November 28, 2016 Posted by Steven Weisman, Esq.

In recent years, the Monday after Thanksgiving has come to be known as Cyber Monday, the day on which many people shop online to get holiday bargains.  According to the National Retail Federation, 56.5% of holiday shoppers will be making their purchases on line either through their computer, smartphone or other electronic device.

Hackers and identity thieves are always on the prowl trying to lure people into providing their usernames and passwords for their various accounts in order to use that information for purposes of identity theft.  A strong password is essential for cybersecurity, but it is not enough to keep you safe.  In addition to a unique password for every online account with which you do business, such as your bank account or an often frequented shopping website, you should also use enhanced authentication to provide further protection particularly in the event that your password is compromised.

TIPS

There are essentially three types of enhanced authentication from which you can choose to provide greater cybersecurity than merely using a password.   The first is a biometric such as your fingerprint that can be used to confirm your identity when accessing a particular account. The second is a one time code that is sent to your smart phone as a text message each time you attempt to log into one of your online accounts.  In order to access your account, you must include this one time code.  The third form of enhanced security is a security key, which is a small device that can fit on your key chain and is inserted into a USB port on the device you are using to access your online account to confirm that it is you that is attempting to gain access to your account.  All of these methods can work well and some people will even use more than one in conjunction for greater security.

Scam of the day – November 27, 2016 – Holiday package delivery scams

November 27, 2016 Posted by Steven Weisman, Esq.

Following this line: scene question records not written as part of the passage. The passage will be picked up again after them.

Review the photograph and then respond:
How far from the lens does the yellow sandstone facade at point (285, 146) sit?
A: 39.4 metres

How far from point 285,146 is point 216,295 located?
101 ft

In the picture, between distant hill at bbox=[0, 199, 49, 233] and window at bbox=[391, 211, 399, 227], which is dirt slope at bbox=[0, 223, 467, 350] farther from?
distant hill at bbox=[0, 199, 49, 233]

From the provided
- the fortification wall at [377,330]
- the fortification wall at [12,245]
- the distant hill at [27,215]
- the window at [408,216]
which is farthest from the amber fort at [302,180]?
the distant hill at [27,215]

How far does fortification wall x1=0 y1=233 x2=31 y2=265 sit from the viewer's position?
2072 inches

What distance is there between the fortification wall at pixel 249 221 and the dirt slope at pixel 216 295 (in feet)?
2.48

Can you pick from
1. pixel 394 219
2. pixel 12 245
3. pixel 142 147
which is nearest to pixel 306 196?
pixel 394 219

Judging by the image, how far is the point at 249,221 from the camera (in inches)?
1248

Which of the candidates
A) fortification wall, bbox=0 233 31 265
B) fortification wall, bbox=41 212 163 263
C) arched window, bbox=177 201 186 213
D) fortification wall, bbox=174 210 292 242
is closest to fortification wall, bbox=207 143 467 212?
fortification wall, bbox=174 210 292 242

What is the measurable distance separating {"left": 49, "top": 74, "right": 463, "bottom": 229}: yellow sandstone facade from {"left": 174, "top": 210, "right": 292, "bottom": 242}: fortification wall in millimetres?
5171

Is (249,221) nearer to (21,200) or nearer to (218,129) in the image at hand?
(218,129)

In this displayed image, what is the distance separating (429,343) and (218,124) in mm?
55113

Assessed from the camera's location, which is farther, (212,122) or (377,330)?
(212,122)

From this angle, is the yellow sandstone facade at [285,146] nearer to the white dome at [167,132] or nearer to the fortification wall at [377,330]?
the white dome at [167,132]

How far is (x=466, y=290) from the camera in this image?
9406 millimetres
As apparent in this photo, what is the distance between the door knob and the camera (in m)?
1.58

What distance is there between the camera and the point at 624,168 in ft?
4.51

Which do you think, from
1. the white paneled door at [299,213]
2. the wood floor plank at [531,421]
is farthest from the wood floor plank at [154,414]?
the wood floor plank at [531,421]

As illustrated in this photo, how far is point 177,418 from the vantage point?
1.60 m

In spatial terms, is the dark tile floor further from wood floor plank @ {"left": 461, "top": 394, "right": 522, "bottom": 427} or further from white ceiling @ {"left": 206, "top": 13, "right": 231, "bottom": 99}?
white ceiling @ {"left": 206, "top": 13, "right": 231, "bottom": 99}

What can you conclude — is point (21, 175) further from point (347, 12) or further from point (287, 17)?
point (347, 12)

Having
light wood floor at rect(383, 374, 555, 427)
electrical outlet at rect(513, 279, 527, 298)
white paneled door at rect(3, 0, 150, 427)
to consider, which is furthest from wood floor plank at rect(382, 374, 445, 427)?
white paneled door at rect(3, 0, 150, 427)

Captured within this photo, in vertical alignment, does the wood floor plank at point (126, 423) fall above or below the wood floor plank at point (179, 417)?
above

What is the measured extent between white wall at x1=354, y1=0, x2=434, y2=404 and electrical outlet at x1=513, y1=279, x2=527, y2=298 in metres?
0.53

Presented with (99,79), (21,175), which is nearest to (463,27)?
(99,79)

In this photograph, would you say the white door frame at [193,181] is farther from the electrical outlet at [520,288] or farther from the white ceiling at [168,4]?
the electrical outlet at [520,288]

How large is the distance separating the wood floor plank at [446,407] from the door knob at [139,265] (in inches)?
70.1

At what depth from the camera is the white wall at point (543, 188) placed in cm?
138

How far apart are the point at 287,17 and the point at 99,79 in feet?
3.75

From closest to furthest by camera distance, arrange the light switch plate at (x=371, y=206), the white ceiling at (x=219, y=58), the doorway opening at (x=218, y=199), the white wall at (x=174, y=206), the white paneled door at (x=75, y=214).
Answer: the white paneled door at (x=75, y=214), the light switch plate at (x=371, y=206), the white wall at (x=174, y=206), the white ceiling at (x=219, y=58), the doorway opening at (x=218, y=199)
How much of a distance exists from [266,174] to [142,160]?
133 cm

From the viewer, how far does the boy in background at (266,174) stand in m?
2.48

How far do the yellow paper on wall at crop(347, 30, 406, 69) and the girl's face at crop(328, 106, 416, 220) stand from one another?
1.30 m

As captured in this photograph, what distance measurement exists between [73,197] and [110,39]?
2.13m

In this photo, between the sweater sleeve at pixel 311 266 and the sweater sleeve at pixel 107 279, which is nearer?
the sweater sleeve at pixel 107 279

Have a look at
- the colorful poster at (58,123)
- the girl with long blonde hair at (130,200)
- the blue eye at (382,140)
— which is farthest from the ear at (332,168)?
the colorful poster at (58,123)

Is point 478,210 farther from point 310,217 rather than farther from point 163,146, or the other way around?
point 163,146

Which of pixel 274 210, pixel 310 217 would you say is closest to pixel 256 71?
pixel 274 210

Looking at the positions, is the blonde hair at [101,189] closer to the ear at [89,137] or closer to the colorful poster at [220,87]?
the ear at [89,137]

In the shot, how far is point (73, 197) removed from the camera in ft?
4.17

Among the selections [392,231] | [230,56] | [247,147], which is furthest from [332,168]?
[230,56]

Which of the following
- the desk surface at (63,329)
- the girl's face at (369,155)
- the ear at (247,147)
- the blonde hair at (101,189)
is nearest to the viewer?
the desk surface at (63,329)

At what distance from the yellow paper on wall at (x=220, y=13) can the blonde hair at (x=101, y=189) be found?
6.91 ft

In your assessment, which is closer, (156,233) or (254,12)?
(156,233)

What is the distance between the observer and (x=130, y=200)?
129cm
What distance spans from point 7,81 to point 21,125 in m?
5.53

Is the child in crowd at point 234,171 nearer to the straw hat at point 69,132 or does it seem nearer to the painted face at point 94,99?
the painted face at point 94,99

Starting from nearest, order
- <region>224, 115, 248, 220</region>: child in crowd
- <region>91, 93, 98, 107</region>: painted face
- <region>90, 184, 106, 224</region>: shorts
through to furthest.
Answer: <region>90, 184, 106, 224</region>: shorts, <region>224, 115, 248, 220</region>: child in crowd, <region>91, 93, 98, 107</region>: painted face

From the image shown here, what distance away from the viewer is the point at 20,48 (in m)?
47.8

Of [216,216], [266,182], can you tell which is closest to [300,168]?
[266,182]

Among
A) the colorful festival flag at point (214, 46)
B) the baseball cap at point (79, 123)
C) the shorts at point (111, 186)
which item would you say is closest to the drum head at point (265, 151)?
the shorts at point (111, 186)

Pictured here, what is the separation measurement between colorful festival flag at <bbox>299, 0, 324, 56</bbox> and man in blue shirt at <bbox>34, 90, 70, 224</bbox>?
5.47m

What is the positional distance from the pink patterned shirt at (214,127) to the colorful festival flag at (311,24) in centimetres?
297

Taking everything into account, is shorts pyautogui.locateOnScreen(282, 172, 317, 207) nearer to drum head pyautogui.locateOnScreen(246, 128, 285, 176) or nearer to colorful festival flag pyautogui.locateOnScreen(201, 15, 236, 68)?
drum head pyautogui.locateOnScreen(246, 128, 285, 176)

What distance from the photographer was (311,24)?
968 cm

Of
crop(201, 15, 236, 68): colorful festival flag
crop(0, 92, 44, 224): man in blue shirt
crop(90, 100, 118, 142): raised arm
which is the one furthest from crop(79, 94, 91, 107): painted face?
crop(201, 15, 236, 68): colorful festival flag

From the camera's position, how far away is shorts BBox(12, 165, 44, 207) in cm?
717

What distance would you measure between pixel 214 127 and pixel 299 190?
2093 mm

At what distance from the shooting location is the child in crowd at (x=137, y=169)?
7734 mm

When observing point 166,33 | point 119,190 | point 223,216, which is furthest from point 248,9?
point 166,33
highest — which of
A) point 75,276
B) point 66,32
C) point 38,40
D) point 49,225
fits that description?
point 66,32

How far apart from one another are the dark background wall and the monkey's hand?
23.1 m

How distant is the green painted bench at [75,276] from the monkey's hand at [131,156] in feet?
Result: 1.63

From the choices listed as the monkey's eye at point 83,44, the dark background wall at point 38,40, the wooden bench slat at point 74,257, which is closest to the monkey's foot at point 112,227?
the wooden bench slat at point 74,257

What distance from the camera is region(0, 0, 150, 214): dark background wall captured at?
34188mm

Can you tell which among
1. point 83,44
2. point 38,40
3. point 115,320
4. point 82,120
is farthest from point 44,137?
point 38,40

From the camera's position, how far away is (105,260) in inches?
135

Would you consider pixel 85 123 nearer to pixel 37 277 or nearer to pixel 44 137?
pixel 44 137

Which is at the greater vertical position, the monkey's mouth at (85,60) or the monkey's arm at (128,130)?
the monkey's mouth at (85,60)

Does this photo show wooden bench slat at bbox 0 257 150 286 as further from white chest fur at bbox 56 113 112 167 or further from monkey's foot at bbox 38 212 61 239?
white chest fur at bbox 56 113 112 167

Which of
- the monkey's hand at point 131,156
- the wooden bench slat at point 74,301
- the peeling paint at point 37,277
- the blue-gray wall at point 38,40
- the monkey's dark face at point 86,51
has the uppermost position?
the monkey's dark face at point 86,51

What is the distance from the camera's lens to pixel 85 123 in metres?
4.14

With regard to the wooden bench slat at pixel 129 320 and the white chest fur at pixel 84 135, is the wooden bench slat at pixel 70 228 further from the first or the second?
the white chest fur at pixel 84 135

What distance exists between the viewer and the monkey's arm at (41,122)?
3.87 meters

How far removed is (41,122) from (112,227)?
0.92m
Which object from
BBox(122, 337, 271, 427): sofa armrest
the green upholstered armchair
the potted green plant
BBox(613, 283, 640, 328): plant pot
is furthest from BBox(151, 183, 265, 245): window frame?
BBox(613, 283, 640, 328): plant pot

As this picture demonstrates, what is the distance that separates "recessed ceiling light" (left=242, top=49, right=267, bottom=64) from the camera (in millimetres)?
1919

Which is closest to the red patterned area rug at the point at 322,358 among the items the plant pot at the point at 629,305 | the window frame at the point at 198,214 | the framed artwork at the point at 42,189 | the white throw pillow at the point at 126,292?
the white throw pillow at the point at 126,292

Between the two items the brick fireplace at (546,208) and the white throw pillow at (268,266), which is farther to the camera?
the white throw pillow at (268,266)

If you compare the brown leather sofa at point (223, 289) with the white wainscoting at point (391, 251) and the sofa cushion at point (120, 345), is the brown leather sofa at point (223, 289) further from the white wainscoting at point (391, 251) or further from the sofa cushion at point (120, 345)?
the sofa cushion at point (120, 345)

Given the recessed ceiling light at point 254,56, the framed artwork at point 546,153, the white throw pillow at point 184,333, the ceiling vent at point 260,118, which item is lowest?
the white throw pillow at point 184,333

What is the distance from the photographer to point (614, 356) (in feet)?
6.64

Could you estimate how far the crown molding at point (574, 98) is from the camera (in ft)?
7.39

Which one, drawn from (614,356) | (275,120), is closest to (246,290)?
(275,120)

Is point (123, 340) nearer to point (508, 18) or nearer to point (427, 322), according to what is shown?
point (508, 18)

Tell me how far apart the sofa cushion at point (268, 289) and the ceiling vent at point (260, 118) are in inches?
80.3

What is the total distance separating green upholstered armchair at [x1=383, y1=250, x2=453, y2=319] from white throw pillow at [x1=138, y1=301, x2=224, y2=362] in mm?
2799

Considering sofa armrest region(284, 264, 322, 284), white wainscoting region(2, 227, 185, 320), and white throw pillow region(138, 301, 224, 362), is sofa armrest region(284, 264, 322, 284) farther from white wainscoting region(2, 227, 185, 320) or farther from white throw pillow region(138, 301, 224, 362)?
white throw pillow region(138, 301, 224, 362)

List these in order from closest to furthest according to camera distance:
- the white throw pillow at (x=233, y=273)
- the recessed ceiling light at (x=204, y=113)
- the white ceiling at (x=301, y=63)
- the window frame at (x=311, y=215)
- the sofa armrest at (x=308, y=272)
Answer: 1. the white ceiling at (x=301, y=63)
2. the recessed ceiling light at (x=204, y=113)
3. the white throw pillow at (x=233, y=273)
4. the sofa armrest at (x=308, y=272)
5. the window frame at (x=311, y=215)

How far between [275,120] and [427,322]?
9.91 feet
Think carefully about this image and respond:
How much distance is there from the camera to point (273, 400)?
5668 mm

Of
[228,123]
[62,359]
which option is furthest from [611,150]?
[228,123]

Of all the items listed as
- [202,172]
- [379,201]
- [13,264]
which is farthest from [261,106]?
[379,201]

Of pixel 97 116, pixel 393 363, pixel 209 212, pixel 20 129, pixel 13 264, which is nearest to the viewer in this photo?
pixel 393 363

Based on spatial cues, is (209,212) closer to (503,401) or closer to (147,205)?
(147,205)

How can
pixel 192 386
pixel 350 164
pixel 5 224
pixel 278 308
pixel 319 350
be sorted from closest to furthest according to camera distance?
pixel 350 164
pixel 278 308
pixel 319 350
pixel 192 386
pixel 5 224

Today’s scam of the day is one that is with us throughout the year, but becomes much more common during the holiday shopping season.  It involves package deliveries from UPS, Federal Express or other delivery services and has a number of different variations.  In one variation, you receive an email that looks quite official and may even carry the logo for UPS, Federal Express or some other courier service.  The email tells you that there is a package for you, but you need to make delivery arrangements.  You then are instructed to either provide personal information, such as your credit card number or merely to click on a link.  If you provide personal information, you have just turned over that information to an identity thief.  If you click on the link, you will be downloading keystroke logging malware that will steal the information from your computer and use it to make you a victim of identity theft.

In another variation of the scam, a notice of attempted delivery is left on your door with a telephone number for you to call and arrange for delivery of the package.  Once you call, the person answering requires you to provide personal information in order to confirm the order.  Of course, no delivery service needs any personal information from someone to whom they are delivering a package.  If they ask for such information, it is a scam.  And think about it.  Why would a deliver service need your Social Security number or credit card number if you are receiving a package?

TIPS

As I have told you many times, you cannot trust any link in an email until you have confirmed that the email is legitimate.  In this case, you should call the delivery service at a number that you know is accurate to confirm whether or not the email was legitimate.  You will then find that the email was a scam.  Delivery services do not send emails to the people receiving packages.  They don’t even know your email.  As for a telephone call from someone purporting to be a delivery service employee, you can never be sure whether someone really is who they say they are on the phone, so once again, you should call the delivery company at a number that you know is accurate to confirm whether or not the call was legitimate.  Finally, remember, no delivery service ever needs your personal information such as credit card number, Social Security number or birth date.  Anytime anyone asks for that information on a phone call to you, you should just hang up.